5 Steps to Develop a Fundraising Plan
Money doesn’t fall from trees. You got to get off your arse, and go get it. Many startups also really don’t raise any money until their CEO focuses on fundraising fulltime. So if you’re stuck or lost in all the details of fundraising, we’ve broken it down into 5 big action items for a fundraising plan:
Build your projections with costs first, then revenue. Don’t over-complicate it until your finances start to get complicated. If they are that complicated, then you should be passing it off to a CPA (outsourced or inhouse) anyway. Update your projections every quarter.
The best two tools I found that help you do this:
- EZ Numbers works better for startups. Same ones investors use. It does everything: founders’ shares, investment calculations, ROI, valuations, etc. And it’s made really easy so you can start small, and scale it.
- B Plan’s Online Business Planning software. If you have a service based business where you don’t need all their founder share calculations, but you need to show & calculate revenue, there software helps you project this, and measure your performance.
Also, if you are one of the many new businesses planning on raising funds through crowdfunding, word is going around it’s required you have financial projections. If you are raising over $100K, you must have a CPA certify your financial projections. If you are raising over $500K, you must have a CPA or CFO do your financial projections (if anyone else has more information on this, we’d love to hear it!).
2. Prospect List
Now that we have our financial projections, we’re going to start by making a list of every wealthy person you know. Your prospect list. This is your “friends and family category”. Be very careful soliciting investors on the internet or by email. Check up on state laws surrounding how much loss can be written off on taxes. Your typical F&F’s aren’t aware of tax benefits/loses, etc. so you need to explain these. It’s also a really good idea to retain an attorney at this point.
Assume a 25% success rate to either get an introduction or a commitment; if you are more successful, your prospect list is not long enough.
3. Pilot Pitches
Two things here: First, always ask for feedback. Rework and refine your pitches based on the feedback given by your prospect list. You’ll probably never get feedback though, so this is a catch 22. Why does no one like to give feedback? Because if you make the changes, you’ll assume it means “change this & I’ll invest”. Or they don’t want to burn bridges. They’d rather watch you from afar.

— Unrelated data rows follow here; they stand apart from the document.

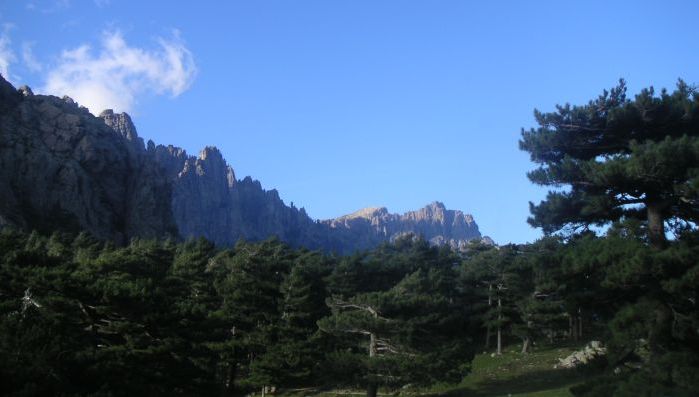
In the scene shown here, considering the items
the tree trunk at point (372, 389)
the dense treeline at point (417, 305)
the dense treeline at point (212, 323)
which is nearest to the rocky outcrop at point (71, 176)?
the dense treeline at point (212, 323)

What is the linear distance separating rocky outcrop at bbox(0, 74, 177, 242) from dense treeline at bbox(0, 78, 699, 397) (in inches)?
1663

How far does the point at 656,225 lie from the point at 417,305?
14411 millimetres

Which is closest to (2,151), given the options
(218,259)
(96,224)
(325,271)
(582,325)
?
(96,224)

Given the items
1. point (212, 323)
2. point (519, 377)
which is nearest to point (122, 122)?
point (519, 377)

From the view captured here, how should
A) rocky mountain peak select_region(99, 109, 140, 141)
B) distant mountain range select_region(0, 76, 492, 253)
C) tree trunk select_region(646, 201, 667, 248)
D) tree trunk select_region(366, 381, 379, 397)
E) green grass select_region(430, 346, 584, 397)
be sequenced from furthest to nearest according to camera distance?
rocky mountain peak select_region(99, 109, 140, 141) < distant mountain range select_region(0, 76, 492, 253) < green grass select_region(430, 346, 584, 397) < tree trunk select_region(366, 381, 379, 397) < tree trunk select_region(646, 201, 667, 248)

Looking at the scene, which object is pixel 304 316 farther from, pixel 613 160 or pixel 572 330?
pixel 572 330

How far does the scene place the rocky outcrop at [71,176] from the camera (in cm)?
6775

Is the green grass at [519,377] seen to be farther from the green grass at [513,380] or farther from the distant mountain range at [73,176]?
the distant mountain range at [73,176]

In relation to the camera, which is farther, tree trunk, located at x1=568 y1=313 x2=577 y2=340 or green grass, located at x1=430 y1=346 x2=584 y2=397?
tree trunk, located at x1=568 y1=313 x2=577 y2=340

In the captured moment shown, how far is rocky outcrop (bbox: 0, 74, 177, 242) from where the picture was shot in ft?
222

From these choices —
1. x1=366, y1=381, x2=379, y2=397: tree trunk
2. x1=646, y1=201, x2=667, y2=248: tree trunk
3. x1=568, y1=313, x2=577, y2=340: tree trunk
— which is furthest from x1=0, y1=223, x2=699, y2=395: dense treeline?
x1=646, y1=201, x2=667, y2=248: tree trunk

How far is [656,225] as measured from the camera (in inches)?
516

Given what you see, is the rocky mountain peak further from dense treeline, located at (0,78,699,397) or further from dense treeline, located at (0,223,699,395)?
dense treeline, located at (0,78,699,397)

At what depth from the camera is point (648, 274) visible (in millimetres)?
11758
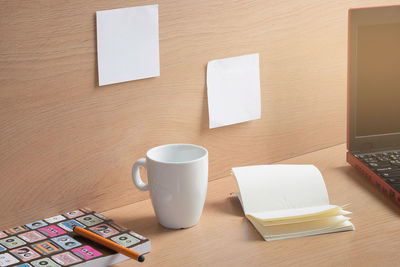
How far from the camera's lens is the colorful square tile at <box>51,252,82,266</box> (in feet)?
2.21

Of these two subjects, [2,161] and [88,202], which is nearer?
[2,161]

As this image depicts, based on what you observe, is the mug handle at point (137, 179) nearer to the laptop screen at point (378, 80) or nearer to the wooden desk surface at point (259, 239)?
the wooden desk surface at point (259, 239)

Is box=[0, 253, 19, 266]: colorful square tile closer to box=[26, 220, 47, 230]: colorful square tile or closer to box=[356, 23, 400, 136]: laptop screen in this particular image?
box=[26, 220, 47, 230]: colorful square tile

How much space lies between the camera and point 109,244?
705mm

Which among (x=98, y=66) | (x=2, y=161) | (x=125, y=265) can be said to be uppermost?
(x=98, y=66)

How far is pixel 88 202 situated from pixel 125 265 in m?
0.18

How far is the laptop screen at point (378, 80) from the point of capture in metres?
0.97

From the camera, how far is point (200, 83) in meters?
0.93

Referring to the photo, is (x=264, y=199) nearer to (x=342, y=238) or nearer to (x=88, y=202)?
(x=342, y=238)

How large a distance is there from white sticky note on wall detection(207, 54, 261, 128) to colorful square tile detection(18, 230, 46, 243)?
35 centimetres

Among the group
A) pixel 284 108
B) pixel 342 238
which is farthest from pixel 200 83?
pixel 342 238

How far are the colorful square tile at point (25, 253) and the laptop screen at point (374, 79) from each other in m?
0.60

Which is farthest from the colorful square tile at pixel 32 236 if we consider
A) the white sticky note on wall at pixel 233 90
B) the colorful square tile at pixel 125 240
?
the white sticky note on wall at pixel 233 90

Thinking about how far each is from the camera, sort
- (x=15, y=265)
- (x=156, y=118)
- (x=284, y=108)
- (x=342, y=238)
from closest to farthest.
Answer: (x=15, y=265) → (x=342, y=238) → (x=156, y=118) → (x=284, y=108)
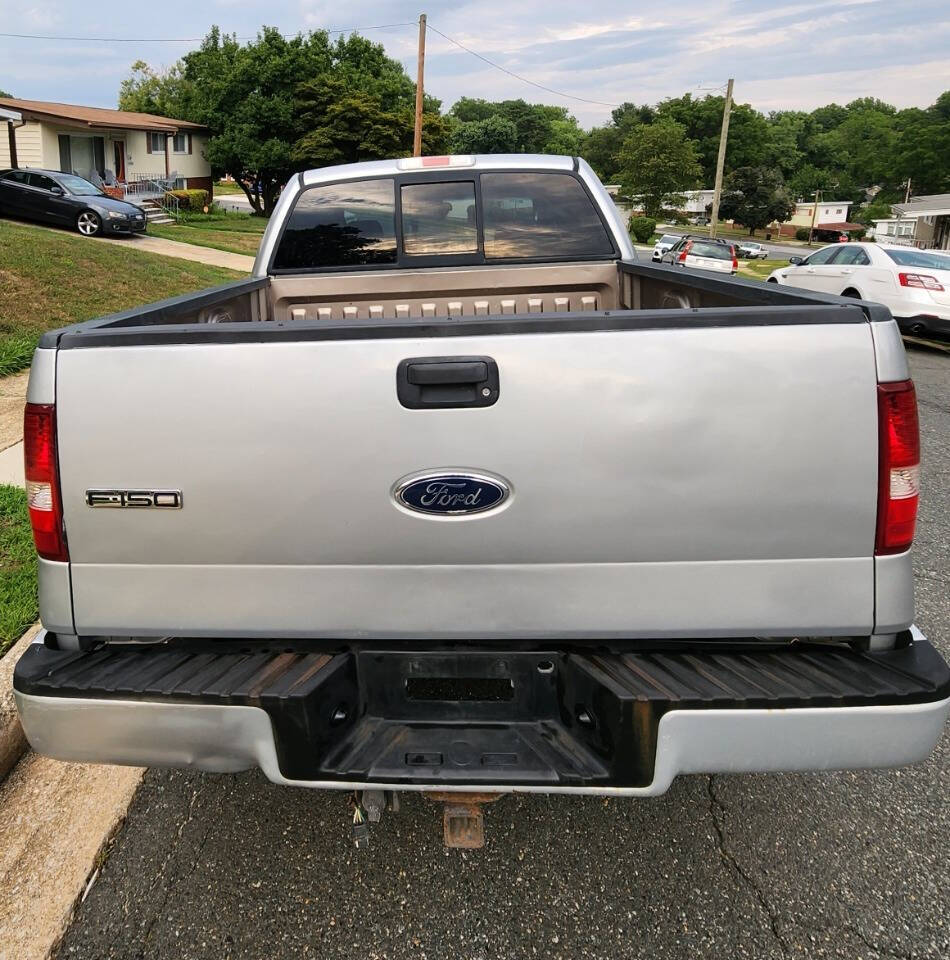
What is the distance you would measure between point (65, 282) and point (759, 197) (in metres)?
83.4

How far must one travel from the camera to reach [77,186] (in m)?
21.3

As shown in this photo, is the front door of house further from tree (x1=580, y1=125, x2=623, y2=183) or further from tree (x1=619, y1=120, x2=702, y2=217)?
tree (x1=580, y1=125, x2=623, y2=183)

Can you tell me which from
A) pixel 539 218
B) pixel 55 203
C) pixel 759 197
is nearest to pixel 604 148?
pixel 759 197

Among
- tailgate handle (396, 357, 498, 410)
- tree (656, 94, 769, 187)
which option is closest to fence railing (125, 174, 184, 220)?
tailgate handle (396, 357, 498, 410)

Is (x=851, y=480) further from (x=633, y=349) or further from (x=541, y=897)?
(x=541, y=897)

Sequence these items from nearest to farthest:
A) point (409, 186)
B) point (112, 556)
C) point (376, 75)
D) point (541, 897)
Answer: point (112, 556), point (541, 897), point (409, 186), point (376, 75)

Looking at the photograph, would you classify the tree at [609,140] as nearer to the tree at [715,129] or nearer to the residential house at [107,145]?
the tree at [715,129]

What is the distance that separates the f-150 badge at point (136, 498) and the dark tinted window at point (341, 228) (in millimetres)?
2681

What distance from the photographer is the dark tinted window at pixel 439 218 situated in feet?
14.6

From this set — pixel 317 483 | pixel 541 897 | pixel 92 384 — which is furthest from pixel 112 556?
pixel 541 897

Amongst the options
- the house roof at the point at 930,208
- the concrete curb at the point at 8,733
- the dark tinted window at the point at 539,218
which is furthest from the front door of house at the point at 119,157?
the house roof at the point at 930,208

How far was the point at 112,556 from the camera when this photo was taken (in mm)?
2043

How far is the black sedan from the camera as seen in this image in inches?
801

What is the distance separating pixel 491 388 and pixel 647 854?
5.53ft
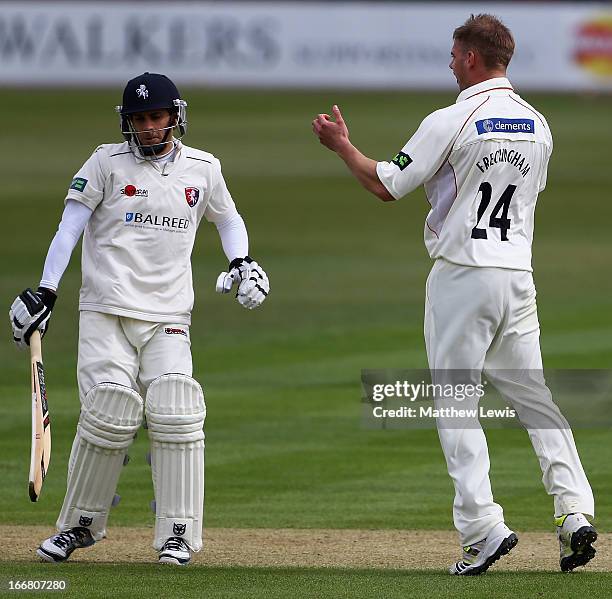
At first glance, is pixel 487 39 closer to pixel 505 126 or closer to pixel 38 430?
pixel 505 126

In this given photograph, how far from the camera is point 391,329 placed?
14.5 meters

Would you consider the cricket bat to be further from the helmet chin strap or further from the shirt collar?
the shirt collar

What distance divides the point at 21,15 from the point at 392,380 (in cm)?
2898

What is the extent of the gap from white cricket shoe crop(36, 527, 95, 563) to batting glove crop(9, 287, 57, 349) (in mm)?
831

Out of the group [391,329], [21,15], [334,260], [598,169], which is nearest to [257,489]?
[391,329]

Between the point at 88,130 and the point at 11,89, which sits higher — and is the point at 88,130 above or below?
below

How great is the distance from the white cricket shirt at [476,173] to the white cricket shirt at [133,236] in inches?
38.9

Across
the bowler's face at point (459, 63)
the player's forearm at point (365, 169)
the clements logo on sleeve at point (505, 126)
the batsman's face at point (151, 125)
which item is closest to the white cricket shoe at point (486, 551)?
the player's forearm at point (365, 169)

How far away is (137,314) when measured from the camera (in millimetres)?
6586

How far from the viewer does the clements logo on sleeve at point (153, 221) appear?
6637mm

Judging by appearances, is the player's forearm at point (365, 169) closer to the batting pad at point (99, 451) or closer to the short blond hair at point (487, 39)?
the short blond hair at point (487, 39)

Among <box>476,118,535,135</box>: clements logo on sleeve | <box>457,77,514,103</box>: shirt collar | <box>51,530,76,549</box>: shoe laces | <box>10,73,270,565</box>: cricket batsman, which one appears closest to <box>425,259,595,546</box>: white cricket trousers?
<box>476,118,535,135</box>: clements logo on sleeve

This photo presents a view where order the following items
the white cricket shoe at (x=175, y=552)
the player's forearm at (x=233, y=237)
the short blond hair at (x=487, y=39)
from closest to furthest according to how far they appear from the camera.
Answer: the short blond hair at (x=487, y=39), the white cricket shoe at (x=175, y=552), the player's forearm at (x=233, y=237)

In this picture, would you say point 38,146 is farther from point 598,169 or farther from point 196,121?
point 598,169
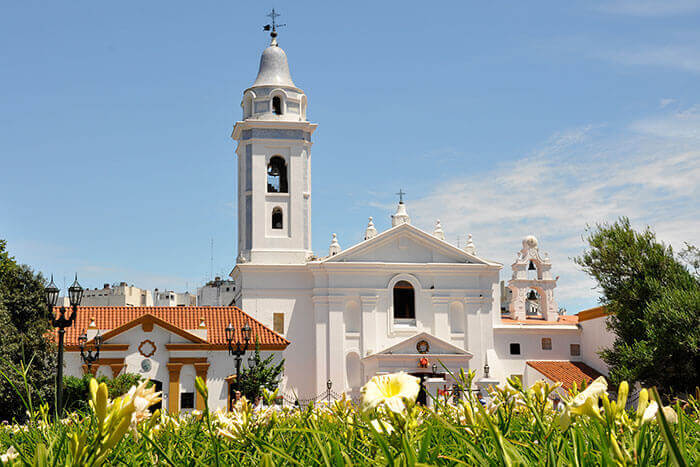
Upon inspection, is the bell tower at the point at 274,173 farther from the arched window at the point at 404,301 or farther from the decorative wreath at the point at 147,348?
the decorative wreath at the point at 147,348

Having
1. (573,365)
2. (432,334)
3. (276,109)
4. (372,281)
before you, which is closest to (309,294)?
(372,281)

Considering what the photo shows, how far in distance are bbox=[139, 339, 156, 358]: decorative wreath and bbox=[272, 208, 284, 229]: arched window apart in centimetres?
1203

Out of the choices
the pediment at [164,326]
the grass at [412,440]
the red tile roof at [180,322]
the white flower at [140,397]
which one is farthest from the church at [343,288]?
the white flower at [140,397]

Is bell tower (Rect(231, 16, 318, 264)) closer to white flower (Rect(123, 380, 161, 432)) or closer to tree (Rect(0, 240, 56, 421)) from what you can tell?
tree (Rect(0, 240, 56, 421))

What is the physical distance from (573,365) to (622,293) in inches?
359

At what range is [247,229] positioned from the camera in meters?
40.2

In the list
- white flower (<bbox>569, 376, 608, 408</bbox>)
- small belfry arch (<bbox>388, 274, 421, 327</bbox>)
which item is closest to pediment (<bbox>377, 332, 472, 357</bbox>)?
small belfry arch (<bbox>388, 274, 421, 327</bbox>)

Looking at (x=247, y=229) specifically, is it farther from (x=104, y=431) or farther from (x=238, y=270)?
(x=104, y=431)

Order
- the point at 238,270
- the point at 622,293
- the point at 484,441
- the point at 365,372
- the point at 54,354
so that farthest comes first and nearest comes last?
the point at 238,270 < the point at 365,372 < the point at 622,293 < the point at 54,354 < the point at 484,441

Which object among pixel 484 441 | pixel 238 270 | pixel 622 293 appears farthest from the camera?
pixel 238 270

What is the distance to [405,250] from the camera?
3988 cm

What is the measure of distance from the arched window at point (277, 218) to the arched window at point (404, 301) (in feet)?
23.4

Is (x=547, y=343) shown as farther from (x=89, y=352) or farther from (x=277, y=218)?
(x=89, y=352)

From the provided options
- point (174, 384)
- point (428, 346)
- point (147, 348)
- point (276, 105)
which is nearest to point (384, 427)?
point (174, 384)
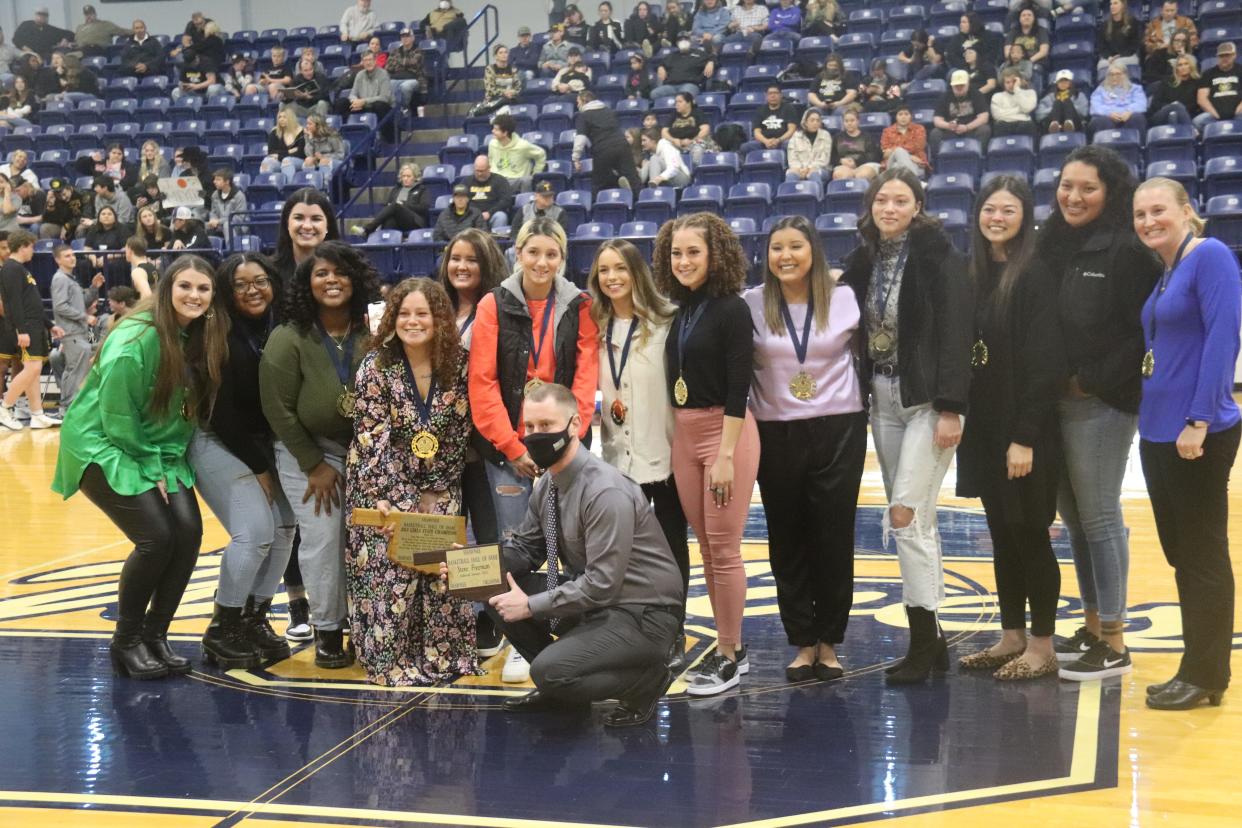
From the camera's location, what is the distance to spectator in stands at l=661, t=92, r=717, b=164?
13203 millimetres

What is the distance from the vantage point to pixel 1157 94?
12125 millimetres

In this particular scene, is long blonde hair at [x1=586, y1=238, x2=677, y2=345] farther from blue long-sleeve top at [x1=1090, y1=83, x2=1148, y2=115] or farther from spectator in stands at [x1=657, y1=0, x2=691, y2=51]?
spectator in stands at [x1=657, y1=0, x2=691, y2=51]

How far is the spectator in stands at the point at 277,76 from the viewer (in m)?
16.5

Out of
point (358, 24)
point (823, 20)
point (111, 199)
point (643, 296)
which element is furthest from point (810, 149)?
point (643, 296)

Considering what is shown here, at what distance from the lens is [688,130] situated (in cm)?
1334

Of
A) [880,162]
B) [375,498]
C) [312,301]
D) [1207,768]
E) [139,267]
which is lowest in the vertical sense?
[1207,768]

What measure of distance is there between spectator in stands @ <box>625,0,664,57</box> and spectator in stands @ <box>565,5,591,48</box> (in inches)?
25.6

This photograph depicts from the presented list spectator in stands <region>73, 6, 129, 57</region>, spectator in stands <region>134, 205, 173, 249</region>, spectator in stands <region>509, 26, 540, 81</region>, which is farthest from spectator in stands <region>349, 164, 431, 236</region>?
spectator in stands <region>73, 6, 129, 57</region>

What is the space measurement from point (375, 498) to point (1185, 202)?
2.70m

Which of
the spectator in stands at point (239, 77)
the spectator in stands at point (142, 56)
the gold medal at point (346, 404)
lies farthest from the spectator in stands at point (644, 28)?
the gold medal at point (346, 404)

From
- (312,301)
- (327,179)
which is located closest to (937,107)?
(327,179)

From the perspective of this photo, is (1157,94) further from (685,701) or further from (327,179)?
(685,701)

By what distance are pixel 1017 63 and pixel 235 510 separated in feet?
33.8

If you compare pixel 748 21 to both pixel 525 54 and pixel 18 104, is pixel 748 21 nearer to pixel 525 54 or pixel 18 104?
pixel 525 54
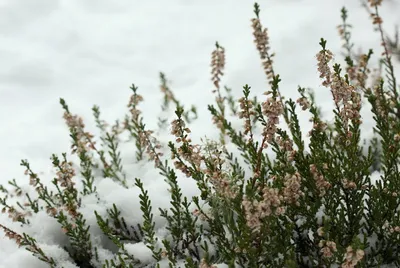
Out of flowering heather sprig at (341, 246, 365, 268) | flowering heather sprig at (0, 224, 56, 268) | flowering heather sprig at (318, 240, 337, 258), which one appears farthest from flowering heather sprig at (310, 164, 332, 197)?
flowering heather sprig at (0, 224, 56, 268)

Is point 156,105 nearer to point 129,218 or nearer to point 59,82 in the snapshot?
point 59,82

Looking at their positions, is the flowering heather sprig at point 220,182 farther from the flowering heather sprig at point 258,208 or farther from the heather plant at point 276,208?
the flowering heather sprig at point 258,208

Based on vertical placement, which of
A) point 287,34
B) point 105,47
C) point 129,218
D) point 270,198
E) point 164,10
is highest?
point 164,10

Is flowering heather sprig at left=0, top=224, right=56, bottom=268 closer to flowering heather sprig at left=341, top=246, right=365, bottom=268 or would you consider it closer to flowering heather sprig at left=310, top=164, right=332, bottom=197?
flowering heather sprig at left=310, top=164, right=332, bottom=197

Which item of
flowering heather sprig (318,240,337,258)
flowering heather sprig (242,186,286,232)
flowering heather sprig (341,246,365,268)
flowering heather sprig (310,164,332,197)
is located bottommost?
flowering heather sprig (341,246,365,268)

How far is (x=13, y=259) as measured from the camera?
2.58 m

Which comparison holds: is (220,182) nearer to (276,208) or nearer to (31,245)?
(276,208)

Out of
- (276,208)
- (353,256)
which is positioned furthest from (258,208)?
(353,256)

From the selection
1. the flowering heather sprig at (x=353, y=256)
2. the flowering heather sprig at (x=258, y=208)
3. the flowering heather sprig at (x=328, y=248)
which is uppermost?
the flowering heather sprig at (x=258, y=208)

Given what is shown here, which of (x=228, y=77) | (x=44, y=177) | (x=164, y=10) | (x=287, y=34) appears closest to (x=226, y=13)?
(x=164, y=10)

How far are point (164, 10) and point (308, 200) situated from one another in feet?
33.6

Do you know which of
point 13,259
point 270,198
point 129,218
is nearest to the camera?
point 270,198

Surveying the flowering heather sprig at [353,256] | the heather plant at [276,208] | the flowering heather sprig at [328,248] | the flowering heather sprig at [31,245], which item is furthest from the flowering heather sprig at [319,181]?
the flowering heather sprig at [31,245]

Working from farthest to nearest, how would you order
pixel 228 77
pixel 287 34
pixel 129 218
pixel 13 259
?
pixel 287 34 → pixel 228 77 → pixel 129 218 → pixel 13 259
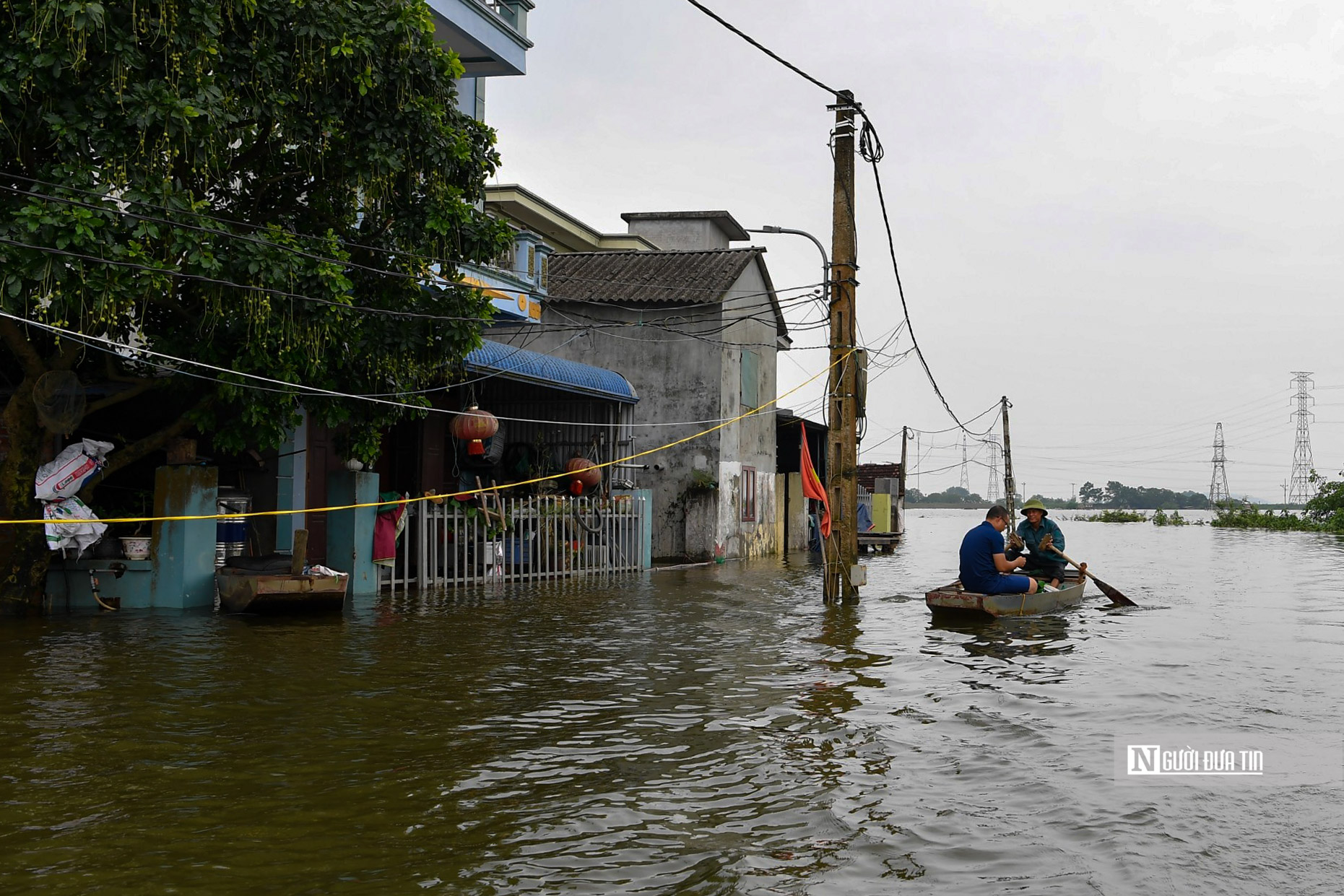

Second, don’t state an ROI. This can legally be considered a promise, therefore becoming a liability.
4. Expand Prospect List
Next, expand your prospect list to include possible venture capital, and angel investors. Most of your prospect list will automatically expand anyway; as people will tell you “so and so might be interested in this”. Your friends and family category should’ve included wealthy people, other then your mom. Wealthy people, know wealthier people.
Watch out for people who take a cut to make an introduction, then that person takes a cut to make an introduction, then the next, etc etc. I know this is really popular here in Florida, and other states where money is hard to come by. It’s a huge scam, and you have to be very cautious. While I believe in paying people for their honest efforts, I don’t believe you should pay money upfront to anyone doing this b/c of scams. If they really believe in you, they’ll make the introduction anyway.
5. Closing Date
Generate a closing date for your fundraising round after you’ve gotten all commitments you need. Doing this all at once can save a ton of money, you’ll need an attorney. Can’t swing that hefty attorney’s bill? After all, he doesn’t drive a Mercedes for nothing. Many attorneys are glad to postpone payments until after you close. And no, attorney’s can’t accept credit cards for retainer fees because it has to be put into a trust account (I’ve already tried that one too ).